Alberta also happens to share a border with the largest for-profit health-care insurance market in the world. In the context of heightened U.S. expansionism, Longhurst says inviting investment from U.S. providers is a risky move.

“This is not speculative. In a 2023 Canadian Centre for Policy Alternatives report, I documented U.S. investor interest,” he said. “Once they become entrenched within the Canadian context, it will become virtually impossible to get them out.”

Longhurst and Graff-McRae also believe the legislation violates the Canada Health Act’s criteria of universality and accessibility.

Under the Act, a province’s health-care insurance plan must provide health services “on uniform terms” and on a basis that “does not impede or preclude, either directly or indirectly whether by charges made to insured persons or otherwise, reasonable access to those services by insured persons.”

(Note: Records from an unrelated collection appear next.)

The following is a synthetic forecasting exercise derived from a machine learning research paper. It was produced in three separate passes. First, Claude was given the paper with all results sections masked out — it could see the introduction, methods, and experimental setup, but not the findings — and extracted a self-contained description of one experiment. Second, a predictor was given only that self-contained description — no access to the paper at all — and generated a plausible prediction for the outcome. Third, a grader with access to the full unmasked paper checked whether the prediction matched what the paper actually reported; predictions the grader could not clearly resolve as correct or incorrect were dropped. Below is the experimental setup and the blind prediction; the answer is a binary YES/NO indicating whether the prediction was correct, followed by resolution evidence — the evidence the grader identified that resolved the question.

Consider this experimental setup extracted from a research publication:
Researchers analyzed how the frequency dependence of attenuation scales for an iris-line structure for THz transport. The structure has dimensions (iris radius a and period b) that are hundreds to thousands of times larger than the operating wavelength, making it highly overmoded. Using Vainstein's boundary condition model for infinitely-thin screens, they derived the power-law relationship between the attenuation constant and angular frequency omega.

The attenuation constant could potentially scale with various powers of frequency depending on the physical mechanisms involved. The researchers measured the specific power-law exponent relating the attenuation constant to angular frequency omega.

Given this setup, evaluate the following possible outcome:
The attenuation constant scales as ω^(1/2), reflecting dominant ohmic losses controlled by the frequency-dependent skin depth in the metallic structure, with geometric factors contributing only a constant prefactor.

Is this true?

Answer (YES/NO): NO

Both Smith and Alberta’s health ministers have maintained the bill does not violate the Act.

“It’s quite clear that providing preferential access in a two-tier system where you have private payment to be able to have care provided more quickly … is at odds with that criteria,” said Longhurst.

Alberta receives $6.6 billion – approximately 28 per cent of the total provincial health-care budget – in federal health transfers through the Canada Health Transfer. In the event the federal government were to rule that the bill does violate the Act, Alberta could be risking nearly a third of its health-care budget.

So far, the federal government has offered no judgement on Alberta’s Bill 11.